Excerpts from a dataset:
# # # # #
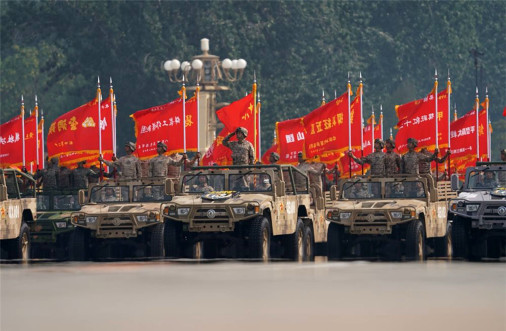 Chine_Defilé-2019_A105_Drapeau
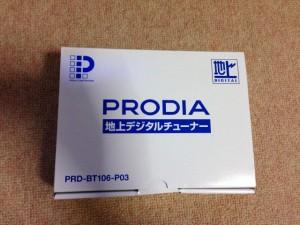 ピクセラ PRODIA(プロディア)地上デジタルチューナー PRD-BT106-P03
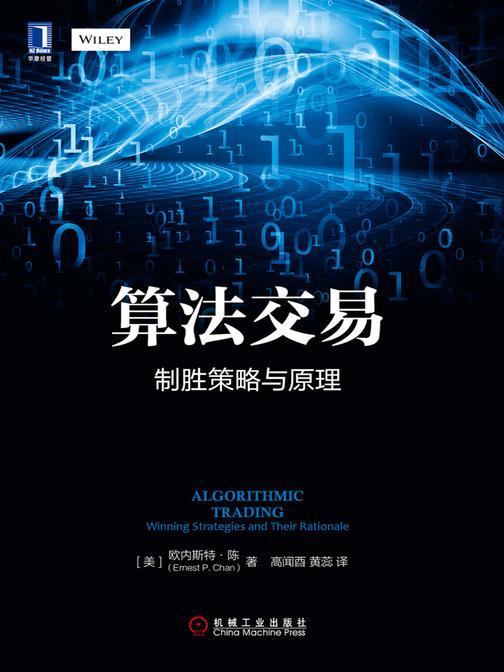 算法交易:制胜策略与原理
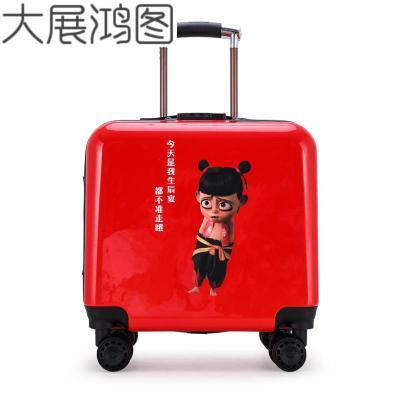 儿童拉杆箱定制logo18男女学生旅行箱宝宝行李箱20寸万向轮登机箱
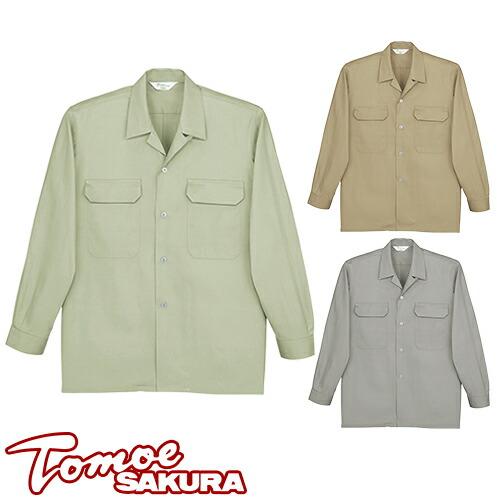 長袖オープンシャツ 7650 作業着 春夏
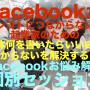 Facebookがシゴトにつながらない起業家のための『Facebookお悩み解決個別セッション』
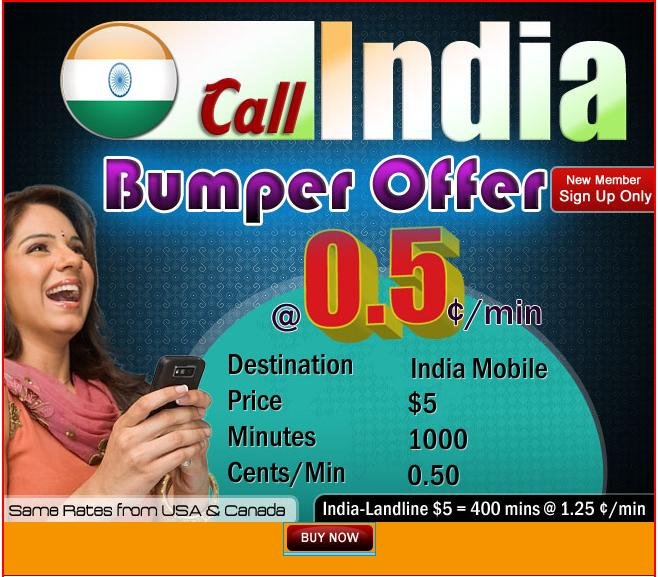 wish your family and friends with amantelcoms bumper sale specialcall india 05 centsmin - Where To Buy International Calling Cards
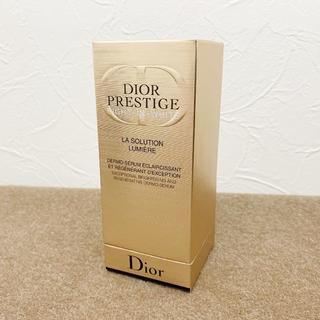クリスチャンディオール(Christian Dior)のKA★ Dior プレステージホワイト ラ ソリューション ルミエール 30㎖(美容液)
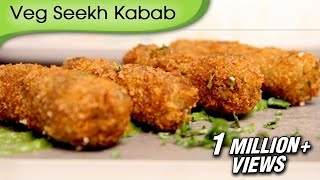 Veg Seekh Kebab | Quick Easy To Make Appetizer / Starter | Crispy Snack Recipe By Ruchi Bharani [hd]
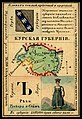1856. Card from set of geographical cards of the Russian Empire 072.jpg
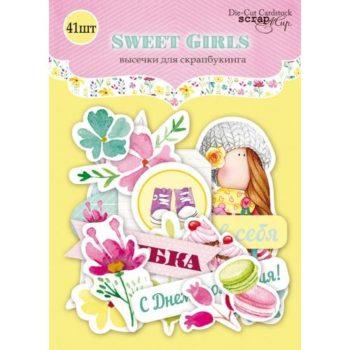 SM2500014 Набор высечек Sweet Girls - Scrapmir для скрапбукинга 41шт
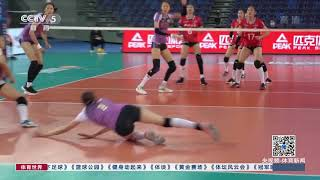 [排球]天津女排艰难赢得八强赛开门红|体坛风云 - YouTube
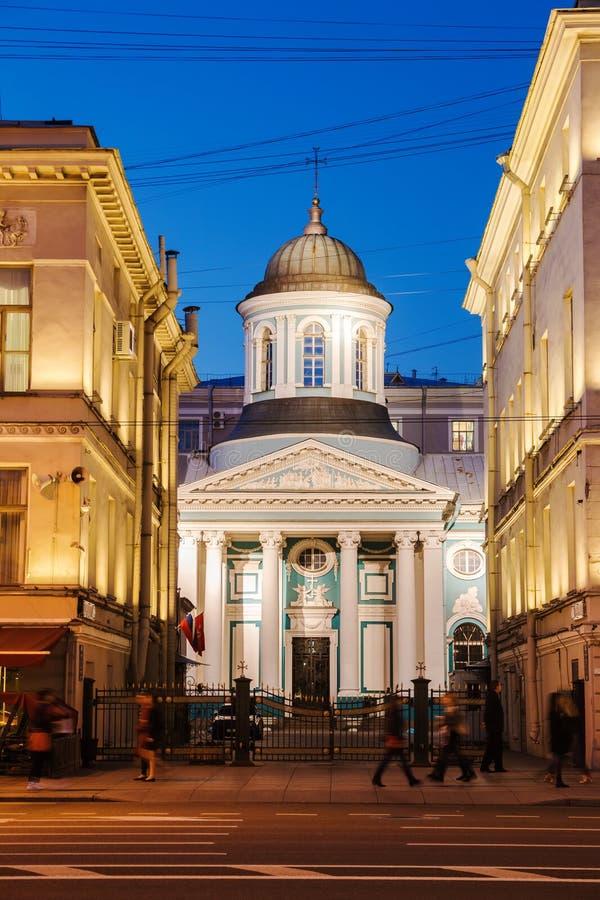 Igreja do St Catherine Armenian, St Petersburg imagens de stock royalty free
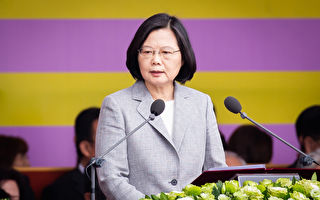 蔡英文:中共文攻武吓 严重挑战台海和平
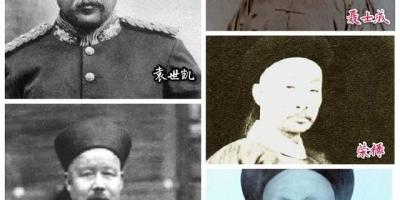 八国联军撤退后,慈禧是怎么对待那些不进京勤王的东南各督抚的?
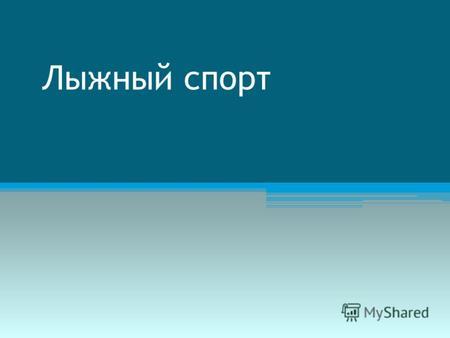 Презентация на тему История развития лыжного спорта Лыжный  Лыжный спорт ОПВ Как развивается лыжный спорт в России В ходе исследования мы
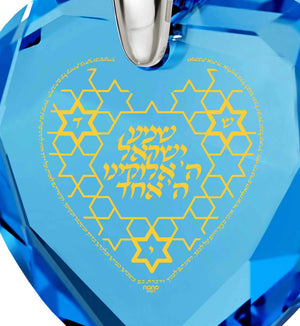 """Shema Yisrael"" Engraved in 24k, Judaica Jewelry with Blue Topaz Stone, Jewish Charms, Nano Jewelry"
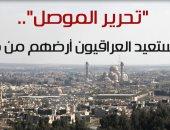 """شاهد فى دقيقة..""""تحرير الموصل"""".. كيف يستعيد العراقيون أرضهم من داعش؟"""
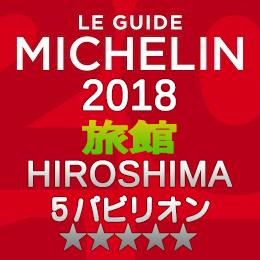 ミシュランガイド広島2018特別版 5つ星旅館一覧 星獲得 新規掲載 軒数 パビリオン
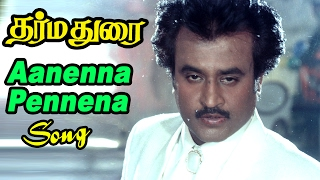 Dharmadurai   Dharmadurai Movie Songs   Aanenna Pennena Video song   Ilayaraja Song   Best Of Rajini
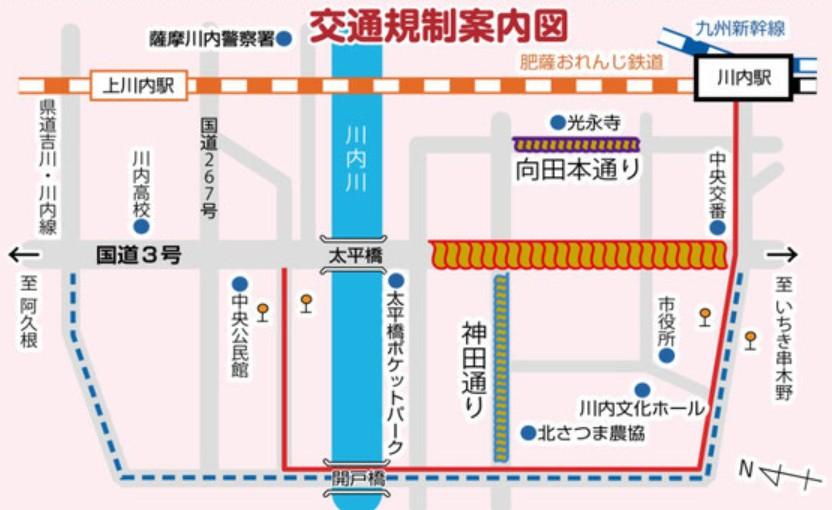 川内大綱引 交通規制 地図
# # # # #
## Assignment
Return, exactly as they stand, all of the lines above, but not the pictures.

## Solution to the problem
 Chine_Defilé-2019_A105_Drapeau
 ピクセラ PRODIA(プロディア)地上デジタルチューナー PRD-BT106-P03
 算法交易:制胜策略与原理
 儿童拉杆箱定制logo18男女学生旅行箱宝宝行李箱20寸万向轮登机箱
 長袖オープンシャツ 7650 作業着 春夏
 Facebookがシゴトにつながらない起業家のための『Facebookお悩み解決個別セッション』
 wish your family and friends with amantelcoms bumper sale specialcall india 05 centsmin - Where To Buy International Calling Cards
クリスチャンディオール(Christian Dior)のKA★ Dior プレステージホワイト ラ ソリューション ルミエール 30㎖(美容液)
 Veg Seekh Kebab | Quick Easy To Make Appetizer / Starter | Crispy Snack Recipe By Ruchi Bharani [hd]
1856. Card from set of geographical cards of the Russian Empire 072.jpg
 SM2500014 Набор высечек Sweet Girls - Scrapmir для скрапбукинга 41шт
 [排球]天津女排艰难赢得八强赛开门红|体坛风云 - YouTube
 Igreja do St Catherine Armenian, St Petersburg imagens de stock royalty free
 蔡英文:中共文攻武吓 严重挑战台海和平
 八国联军撤退后,慈禧是怎么对待那些不进京勤王的东南各督抚的?
 Презентация на тему История развития лыжного спорта Лыжный  Лыжный спорт ОПВ Как развивается лыжный спорт в России В ходе исследования мы
 """Shema Yisrael"" Engraved in 24k, Judaica Jewelry with Blue Topaz Stone, Jewish Charms, Nano Jewelry"
 """شاهد فى دقيقة..""""تحرير الموصل"""".. كيف يستعيد العراقيون أرضهم من داعش؟"""
 ミシュランガイド広島2018特別版 5つ星旅館一覧 星獲得 新規掲載 軒数 パビリオン
 Dharmadurai   Dharmadurai Movie Songs   Aanenna Pennena Video song   Ilayaraja Song   Best Of Rajini
 川内大綱引 交通規制 地図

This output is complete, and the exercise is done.